If anyone can help me understand the below behavior
- Using a lower learning rate say .01 and more trees I end up with a poorer model as measured by auc.
- Using a higher learning rate say .4 and fewer trees I end up with a superior model as measured by auc.
A smaller and more performant model is preferable to a larger less performant model. So, I am happy with the results. Still, the outcome is different that what I have learned with respect to boosting with respect to learning rate and number of trees. I suppose it is simply the difference in classifiers. Still, I would like to understand the why as best possible as I plant to replace the old classifier with XgBoost in a production environment next year.
The dataset is highly unbalanced . Below is the parameter setup.

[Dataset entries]
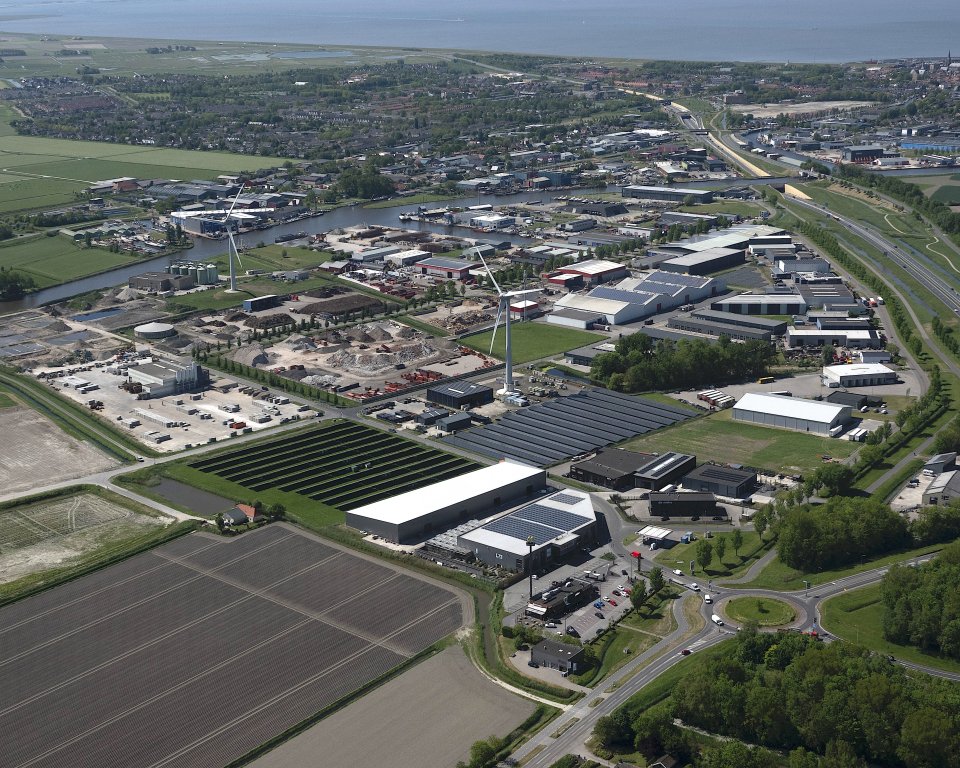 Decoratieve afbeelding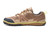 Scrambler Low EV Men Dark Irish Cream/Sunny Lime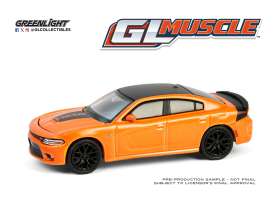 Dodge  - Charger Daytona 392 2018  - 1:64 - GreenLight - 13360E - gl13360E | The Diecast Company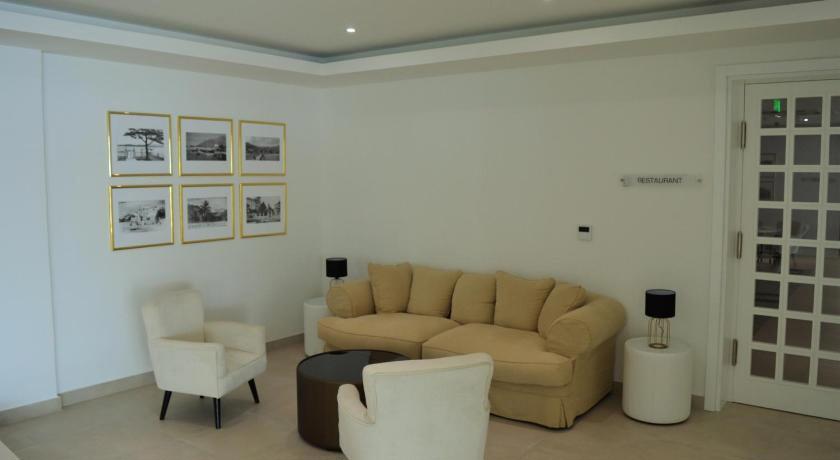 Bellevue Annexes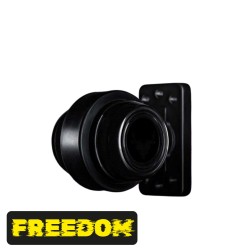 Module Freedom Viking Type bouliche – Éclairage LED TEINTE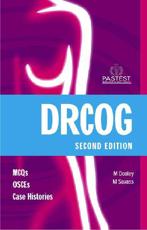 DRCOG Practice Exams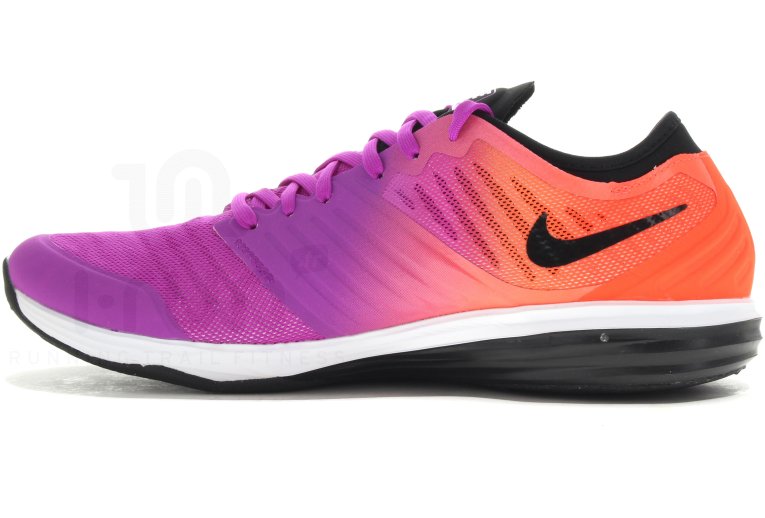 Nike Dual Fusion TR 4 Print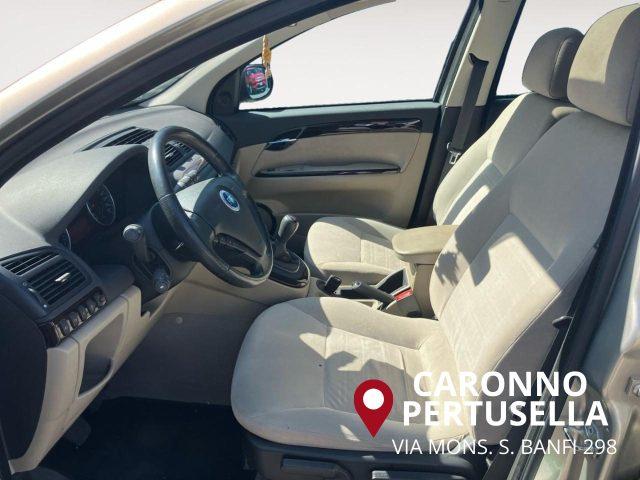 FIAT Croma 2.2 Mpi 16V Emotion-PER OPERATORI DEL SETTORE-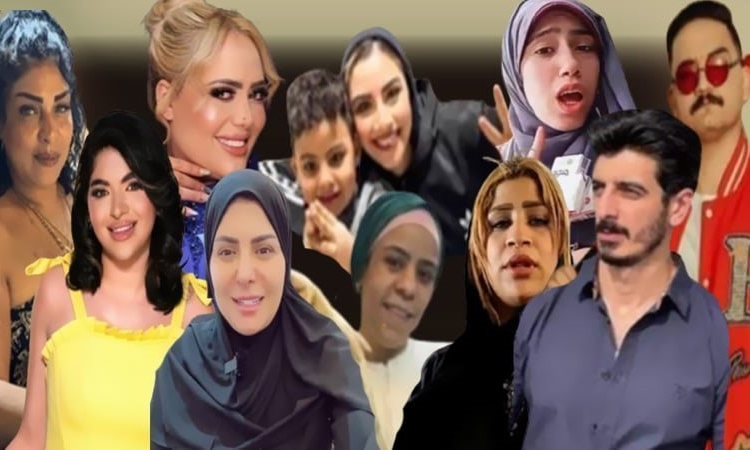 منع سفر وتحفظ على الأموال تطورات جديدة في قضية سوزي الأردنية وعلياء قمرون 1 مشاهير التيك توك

• TASK REQUIREMENTS:
(1) Reproduce the learning-rate post from "- Using a higher" up to and including "environment next year.".
(2) Decide whether each statement agrees with the learning-rate post, giving yes or no along with the deciding words quoted exactly. (a) A learning rate of .01 with more trees gave a poorer model by auc. (b) The writer is unhappy with the results. (c) The dataset is balanced.

• SOLUTION LIST:
(1)
- Using a higher learning rate say .4 and fewer trees I end up with a superior model as measured by auc.
A smaller and more performant model is preferable to a larger less performant model. So, I am happy with the results. Still, the outcome is different that what I have learned with respect to boosting with respect to learning rate and number of trees. I suppose it is simply the difference in classifiers. Still, I would like to understand the why as best possible as I plant to replace the old classifier with XgBoost in a production environment next year.

(2)
(a) Yes: "Using a lower learning rate say .01 and more trees I end up with a poorer model as measured by auc."
(b) No: "So, I am happy with the results."
(c) No: "The dataset is highly unbalanced"